[[ Selected extract, beginning ]]

It wasn't tough. WG Sebald traffics in the intangibles, the beguiling difficulty of memories. Nothing is ever linear; Sebald seeks more global truths and ideas about thought and perspective. That's Beetle, who works on projects and thinks and dissects her world into charmed pieces. That's truly how she is, and now I've glimpsed that through others' words.
Beetle tells me that it is like watching a movie you like with someone who hasn't seen it -- modeling it through their eyes is a form of enjoying it. She likes that part best. I agree. It amplifies the experience.
When Beetle came to New York I took her to many of my favorite restaurants. I explained that it was like I enjoyed the experience because she loved what I loved. Our tastes intersected.
Beetle wondered -- because someone else suggested this -- if she should just recommend a book without saying exactly why, so that the person has a fresh experience. Afterwards they could maybe compare experiences, but the impulse, the why is too strong. I'm always asked why when I recommend something, because time is now so valuable that it makes no sense to read something without knowing whether it's good.

[[ Selected extract, end ]]
[[ Data block, beginning ]]

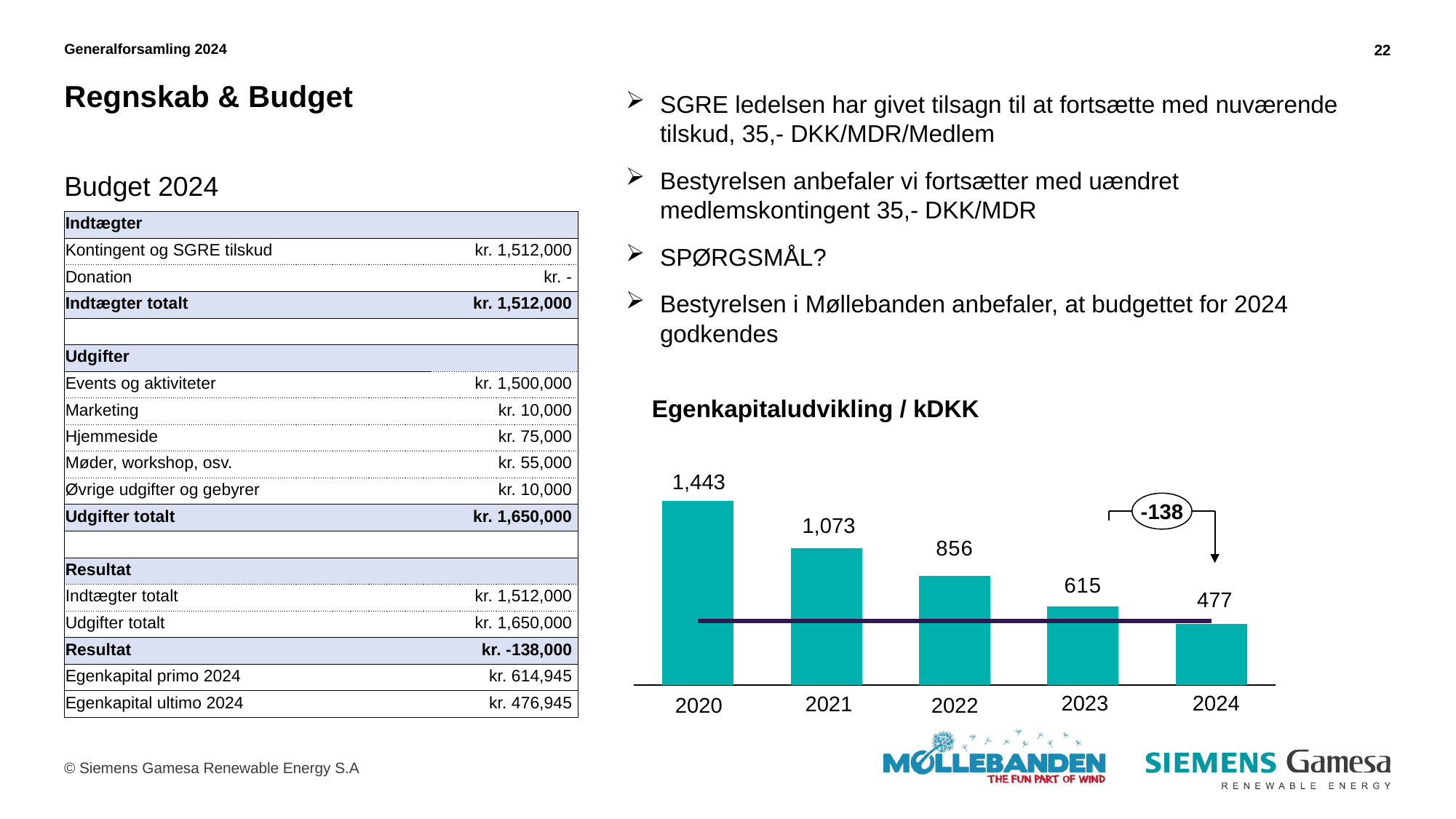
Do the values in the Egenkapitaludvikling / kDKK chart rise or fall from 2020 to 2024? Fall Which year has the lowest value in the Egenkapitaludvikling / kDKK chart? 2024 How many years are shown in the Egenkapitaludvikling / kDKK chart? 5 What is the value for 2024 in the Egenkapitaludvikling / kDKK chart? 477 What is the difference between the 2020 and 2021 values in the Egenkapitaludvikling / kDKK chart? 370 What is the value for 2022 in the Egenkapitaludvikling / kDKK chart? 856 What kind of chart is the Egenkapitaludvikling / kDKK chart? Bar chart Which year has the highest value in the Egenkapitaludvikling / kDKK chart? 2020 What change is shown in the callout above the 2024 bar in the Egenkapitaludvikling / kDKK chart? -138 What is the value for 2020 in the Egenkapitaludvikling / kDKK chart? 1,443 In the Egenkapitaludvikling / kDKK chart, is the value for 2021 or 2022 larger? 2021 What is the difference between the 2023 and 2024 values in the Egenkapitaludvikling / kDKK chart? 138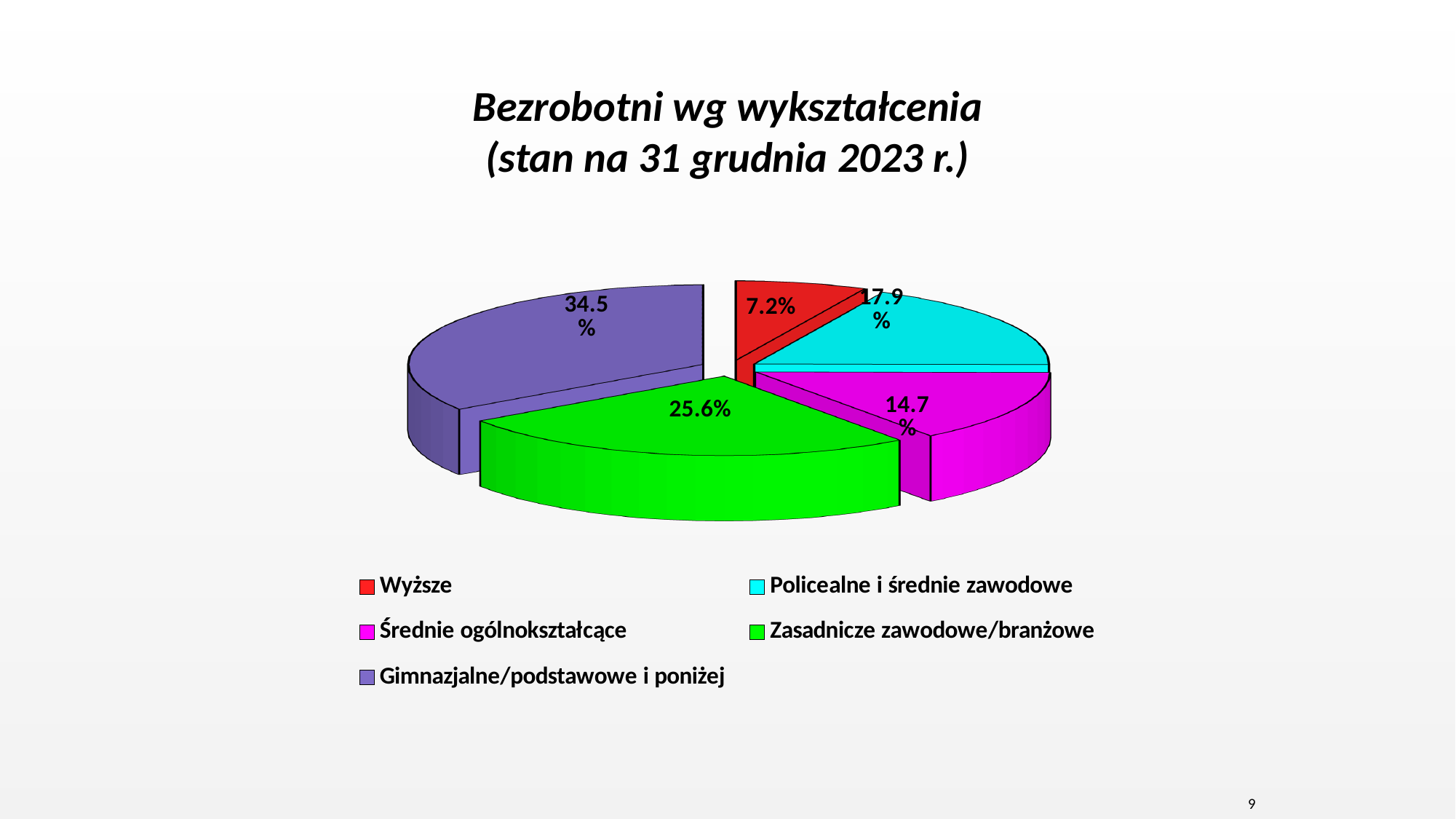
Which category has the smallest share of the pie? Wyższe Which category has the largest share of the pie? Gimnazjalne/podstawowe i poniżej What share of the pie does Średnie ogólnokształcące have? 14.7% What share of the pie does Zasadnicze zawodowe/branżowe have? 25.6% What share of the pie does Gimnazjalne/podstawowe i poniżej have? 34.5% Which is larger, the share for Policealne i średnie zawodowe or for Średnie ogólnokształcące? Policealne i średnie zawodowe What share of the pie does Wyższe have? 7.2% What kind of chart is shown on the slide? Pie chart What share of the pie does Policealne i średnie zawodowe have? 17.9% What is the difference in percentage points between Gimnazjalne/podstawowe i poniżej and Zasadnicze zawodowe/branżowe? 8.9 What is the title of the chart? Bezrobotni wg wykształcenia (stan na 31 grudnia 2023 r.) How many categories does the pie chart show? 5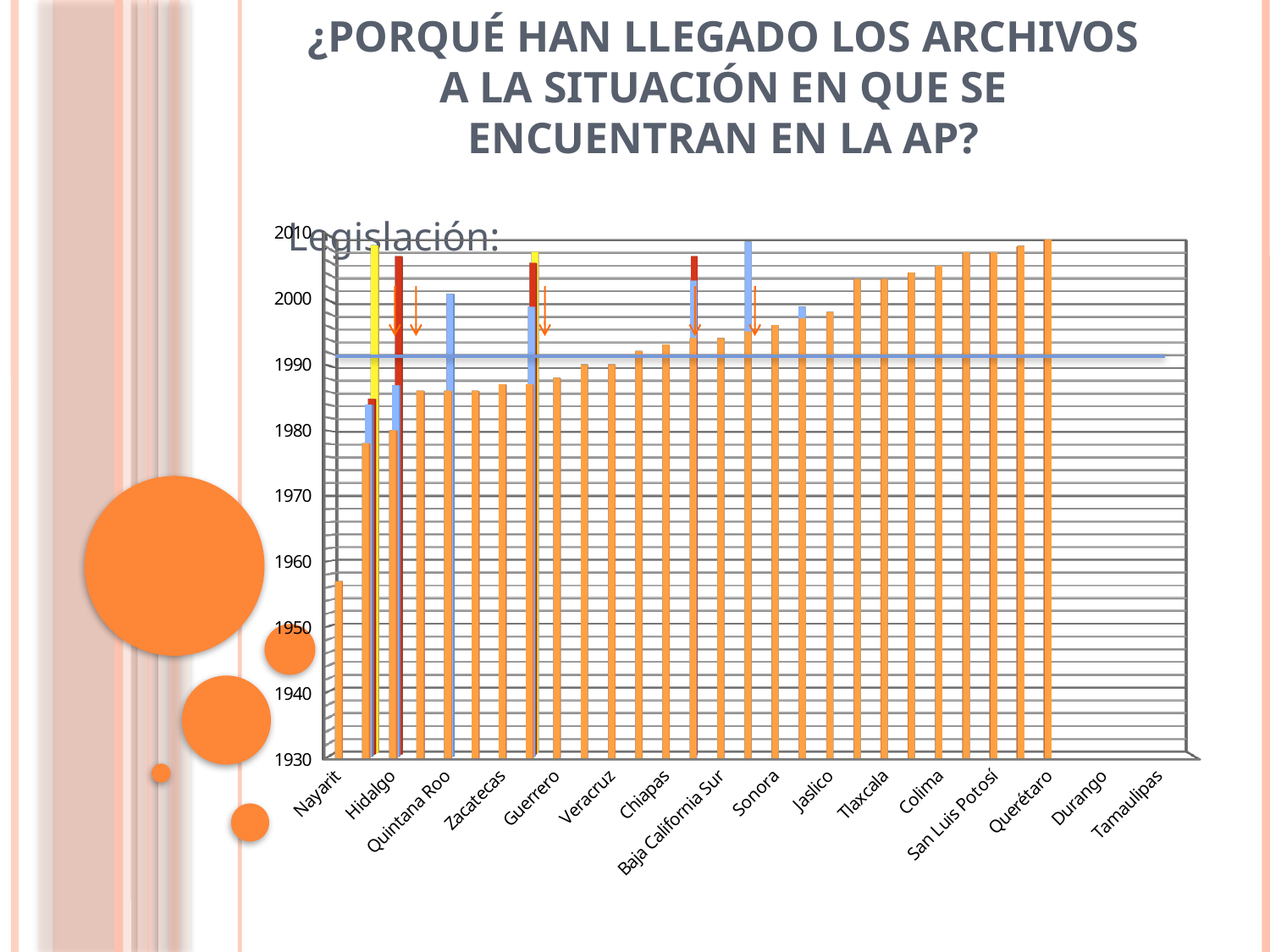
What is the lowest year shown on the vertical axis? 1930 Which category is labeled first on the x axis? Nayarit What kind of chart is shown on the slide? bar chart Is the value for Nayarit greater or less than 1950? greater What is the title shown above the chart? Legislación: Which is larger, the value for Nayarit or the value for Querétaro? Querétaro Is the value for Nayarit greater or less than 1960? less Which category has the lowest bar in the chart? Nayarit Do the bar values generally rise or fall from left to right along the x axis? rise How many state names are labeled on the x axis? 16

[[ Data block, end ]]

- [Exercises to complete]:
A) Transcribe the passage about Beetle from "Beetle tells me" to "amplifies the experience.".
B) Write the next part of the passage about Beetle, beginning right after its final sentence.
The listing is separate from the passage about Beetle.

- [Outputs for the tasks]:
A)
Beetle tells me that it is like watching a movie you like with someone who hasn't seen it -- modeling it through their eyes is a form of enjoying it. She likes that part best. I agree. It amplifies the experience.

B)
But sometimes it just doesn't work out. Tastes don't always collide, and maybe it's all right that whomever didn't notice the subtle good aspects of your miraculous find.
But I do know that I suppressed a bad review of my favorite book a few years ago -- it was so dear to me then, and I couldn't bear anybody saying anything bad about it. That impulse seems stupid now. That book was The Shadow Lines. While its non-linear pronoun-confused narrative struck something deep within me, it also proved to be a frustrating read for most of my friends. Now I realize that this novel is not the same thing for everyone, but somehow that scene, where our narrator looks helplessly over at the woman he loves, stripping down in front of him, to know that he can never have that body but have him stand there shaking and helpless, seemed dramatic and amazing to me. My friend found it odd, a little sad, but mostly tedious.